Less than 6 percent of Nigerians use their handsets to transact using mobile money, compared with 73 percent of Kenyans, where more than two-thirds of adults have a bank account, according to the World Bank. That’s even though there are more than two phones for every bank account in the West African nation.
“We’re taking baby steps when we should be running,” Yomi Ibosiola, an associate director at Deloitte Nigeria’s data analytics practice, said in an interview in Lagos, the commercial hub.
Cellular phone operators would invest more if they were allowed to lead the way, said Emeka Oparah, a spokesman for Bharti Airtel Ltd.’s Nigerian unit, which has 40 million subscribers.
“Right now, we’re only providing a platform for some people to use, if it becomes our business, we will invest in it,” Oparah said.

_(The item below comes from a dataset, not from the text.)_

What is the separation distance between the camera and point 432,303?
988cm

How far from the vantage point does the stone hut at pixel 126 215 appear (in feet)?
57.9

The government should adjust its policies “if it wants to move very quickly.”
Fidelity Bank Plc. allows people to open an account using a mobile phone, said Chief Operations and Information Officer Gbolahan Joshua. It is also using agents to offer banking services, such as small payments and deposits, through informal branches, he said, adding the lender has 3.9 million customers.
“When you open an account on your mobile, you can receive money but you cannot make payments,” Joshua said. “You need a Bank Verification Number to make transactions on that account you opened on mobile. Since the targets for financial inclusion are people that don’t have BVN already, some infrastructure needs to be deployed, like mobile BVN.”
There are efforts being made to remove those obstacles. One includes issuing identity numbers to 70 million people by the end of next year and pulling together the government’s various identity verification systems into a centralized database, which will make it easier for people to plug into financial services.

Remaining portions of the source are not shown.